YOUR GOAL:
According to the report on Justice Ginsburg's health, what was the only thing she canceled during her radiation treatment?

DOCUMENT EXTRACT:
◆ ◆ ◆ ◆ ◆

According to a public statement issued Friday by High Court spokeswoman Kathy Arberg, Justice Ruth Bader Ginsburg underwent three weeks of radiation treatment starting on Aug. 5, after a routine blood test and biopsy revealed a malignant tumor on her pancreas.

"The Justice tolerated treatment well," Arberg said, adding that, other than cancelling "her annual summer visit to Santa Fe," she "has otherwise maintained an active schedule."

"The tumor was treated definitively and there is no evidence of disease elsewhere in the body," the statement concludes. "Justice Ginsburg will continue to have periodic blood tests and scans. No further treatment is needed at this time."

The 87-year-old justice has had multiple bouts with cancer, her most recent taking place only seven months ago, in December, when she underwent surgery for lung cancer, causing her to miss oral arguments for the first time in her 25 years as a sitting Supreme Court justice.

Just after the surgery, she cast the deciding vote against the Trump administration in a 5–4 ruling, denying his measure to prevent illegal immigrants from seeking asylum in the United States.

Ginsburg is also arguably the most liberal justice on the High Court, with a long and consistent track record promoting abortion and gay rights from the bench.

◆ ◆ ◆ ◆ ◆

DATASET:
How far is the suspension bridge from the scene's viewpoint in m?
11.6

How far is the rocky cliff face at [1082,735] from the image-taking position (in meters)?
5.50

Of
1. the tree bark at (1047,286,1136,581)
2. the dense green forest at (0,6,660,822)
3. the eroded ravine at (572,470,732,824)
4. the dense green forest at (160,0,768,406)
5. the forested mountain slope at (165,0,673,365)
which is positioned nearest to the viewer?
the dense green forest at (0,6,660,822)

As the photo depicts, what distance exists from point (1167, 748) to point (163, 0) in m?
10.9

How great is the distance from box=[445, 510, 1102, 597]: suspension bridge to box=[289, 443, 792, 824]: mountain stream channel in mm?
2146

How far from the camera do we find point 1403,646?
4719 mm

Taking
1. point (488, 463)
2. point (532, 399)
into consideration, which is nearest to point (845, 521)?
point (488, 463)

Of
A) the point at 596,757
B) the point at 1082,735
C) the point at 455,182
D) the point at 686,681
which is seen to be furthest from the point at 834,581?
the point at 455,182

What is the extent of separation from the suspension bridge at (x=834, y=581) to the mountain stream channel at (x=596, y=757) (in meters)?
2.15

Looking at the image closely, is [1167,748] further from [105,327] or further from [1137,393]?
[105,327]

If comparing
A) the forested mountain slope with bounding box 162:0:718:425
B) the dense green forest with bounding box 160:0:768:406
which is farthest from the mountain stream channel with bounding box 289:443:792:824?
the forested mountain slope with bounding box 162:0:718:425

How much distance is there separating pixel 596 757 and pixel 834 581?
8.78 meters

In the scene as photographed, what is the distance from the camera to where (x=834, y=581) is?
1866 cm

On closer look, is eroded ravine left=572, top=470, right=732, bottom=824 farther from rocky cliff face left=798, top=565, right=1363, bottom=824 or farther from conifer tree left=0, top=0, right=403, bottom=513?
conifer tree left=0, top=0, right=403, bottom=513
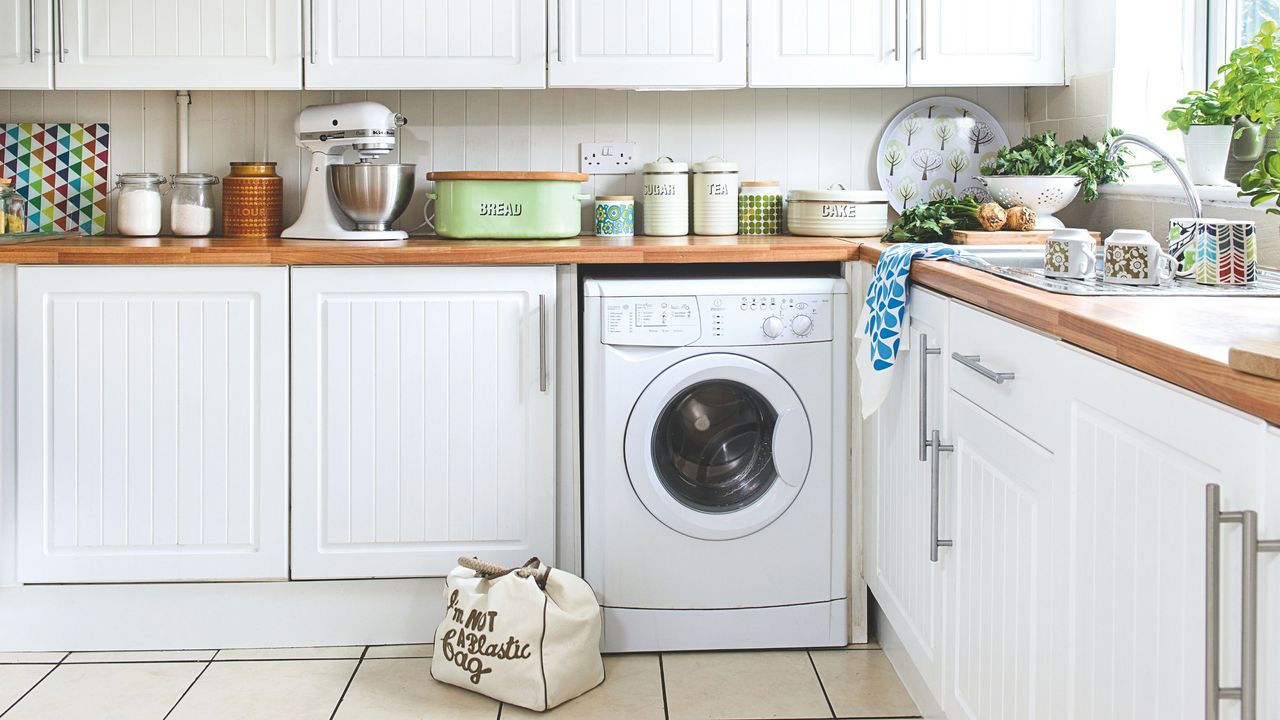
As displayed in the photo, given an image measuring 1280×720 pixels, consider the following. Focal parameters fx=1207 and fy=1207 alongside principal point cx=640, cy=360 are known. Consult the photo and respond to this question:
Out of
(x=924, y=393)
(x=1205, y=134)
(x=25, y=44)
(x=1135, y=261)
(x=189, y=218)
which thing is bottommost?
(x=924, y=393)

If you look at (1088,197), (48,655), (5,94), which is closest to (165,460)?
(48,655)

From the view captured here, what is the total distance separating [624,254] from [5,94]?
1.82 m

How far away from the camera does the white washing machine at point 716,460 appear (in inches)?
102

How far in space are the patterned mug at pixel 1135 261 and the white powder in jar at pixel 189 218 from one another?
7.24 ft

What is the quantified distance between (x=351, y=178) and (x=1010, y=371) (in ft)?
5.77

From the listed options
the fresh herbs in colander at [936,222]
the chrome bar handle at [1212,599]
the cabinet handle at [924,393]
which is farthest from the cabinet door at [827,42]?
the chrome bar handle at [1212,599]

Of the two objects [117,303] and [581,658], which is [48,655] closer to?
[117,303]

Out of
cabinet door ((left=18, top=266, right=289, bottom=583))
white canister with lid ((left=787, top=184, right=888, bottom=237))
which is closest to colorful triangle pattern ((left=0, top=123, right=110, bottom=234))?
cabinet door ((left=18, top=266, right=289, bottom=583))

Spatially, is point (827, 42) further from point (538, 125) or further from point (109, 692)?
point (109, 692)

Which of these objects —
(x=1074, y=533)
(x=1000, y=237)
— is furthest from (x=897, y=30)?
(x=1074, y=533)

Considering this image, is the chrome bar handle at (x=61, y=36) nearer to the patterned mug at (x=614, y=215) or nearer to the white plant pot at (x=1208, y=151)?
the patterned mug at (x=614, y=215)

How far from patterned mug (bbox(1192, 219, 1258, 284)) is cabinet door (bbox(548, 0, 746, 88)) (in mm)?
1353

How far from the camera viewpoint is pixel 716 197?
10.4ft

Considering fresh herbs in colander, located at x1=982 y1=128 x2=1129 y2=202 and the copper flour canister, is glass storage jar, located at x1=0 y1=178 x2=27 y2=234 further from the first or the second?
fresh herbs in colander, located at x1=982 y1=128 x2=1129 y2=202
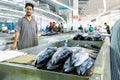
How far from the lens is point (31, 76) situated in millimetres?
1390

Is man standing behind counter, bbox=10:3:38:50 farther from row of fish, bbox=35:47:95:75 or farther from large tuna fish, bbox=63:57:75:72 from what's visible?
large tuna fish, bbox=63:57:75:72

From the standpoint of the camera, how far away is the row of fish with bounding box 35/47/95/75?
1.30 m

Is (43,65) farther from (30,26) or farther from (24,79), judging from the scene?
(30,26)

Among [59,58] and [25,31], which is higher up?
[25,31]

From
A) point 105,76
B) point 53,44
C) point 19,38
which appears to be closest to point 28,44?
point 19,38

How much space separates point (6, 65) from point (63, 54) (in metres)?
0.47

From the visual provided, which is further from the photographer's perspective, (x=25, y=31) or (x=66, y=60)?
(x=25, y=31)

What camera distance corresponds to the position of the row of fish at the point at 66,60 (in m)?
1.30

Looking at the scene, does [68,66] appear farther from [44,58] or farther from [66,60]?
[44,58]

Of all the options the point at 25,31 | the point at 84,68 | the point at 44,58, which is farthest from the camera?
the point at 25,31

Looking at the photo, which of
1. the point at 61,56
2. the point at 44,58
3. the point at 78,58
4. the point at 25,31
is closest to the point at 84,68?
the point at 78,58

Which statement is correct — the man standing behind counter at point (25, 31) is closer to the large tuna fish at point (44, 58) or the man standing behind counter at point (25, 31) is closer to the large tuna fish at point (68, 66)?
the large tuna fish at point (44, 58)

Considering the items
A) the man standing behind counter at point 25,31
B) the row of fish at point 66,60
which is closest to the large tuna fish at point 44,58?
the row of fish at point 66,60

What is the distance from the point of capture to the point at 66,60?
1392 mm
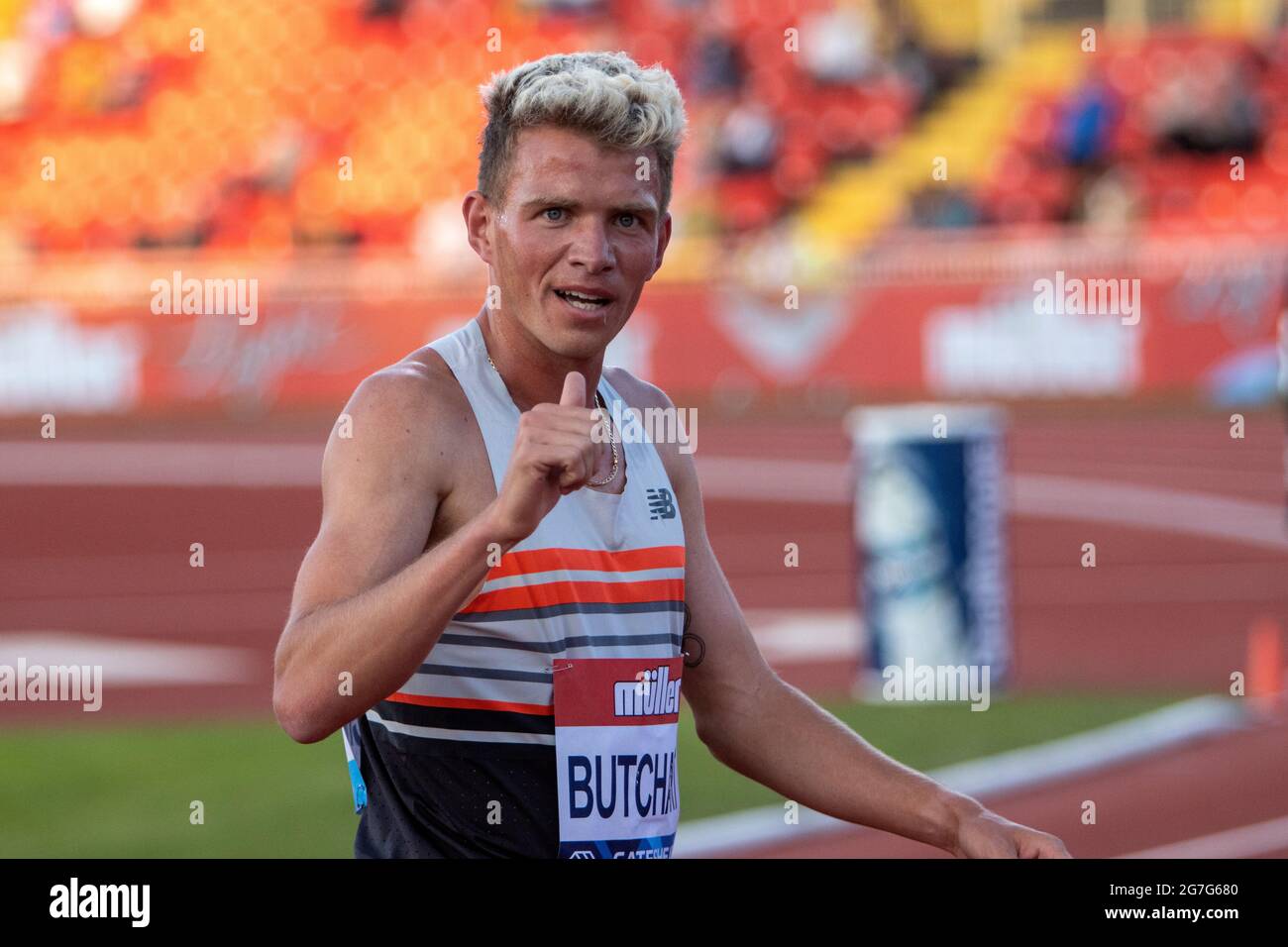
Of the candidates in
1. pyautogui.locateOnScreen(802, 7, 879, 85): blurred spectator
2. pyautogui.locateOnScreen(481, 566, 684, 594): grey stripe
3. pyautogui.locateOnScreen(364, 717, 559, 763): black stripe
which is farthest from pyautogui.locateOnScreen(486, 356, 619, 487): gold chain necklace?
pyautogui.locateOnScreen(802, 7, 879, 85): blurred spectator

◆ ◆ ◆ ◆ ◆

OUTPUT OF THE EXERCISE:
Her annual summer visit to Santa Fe.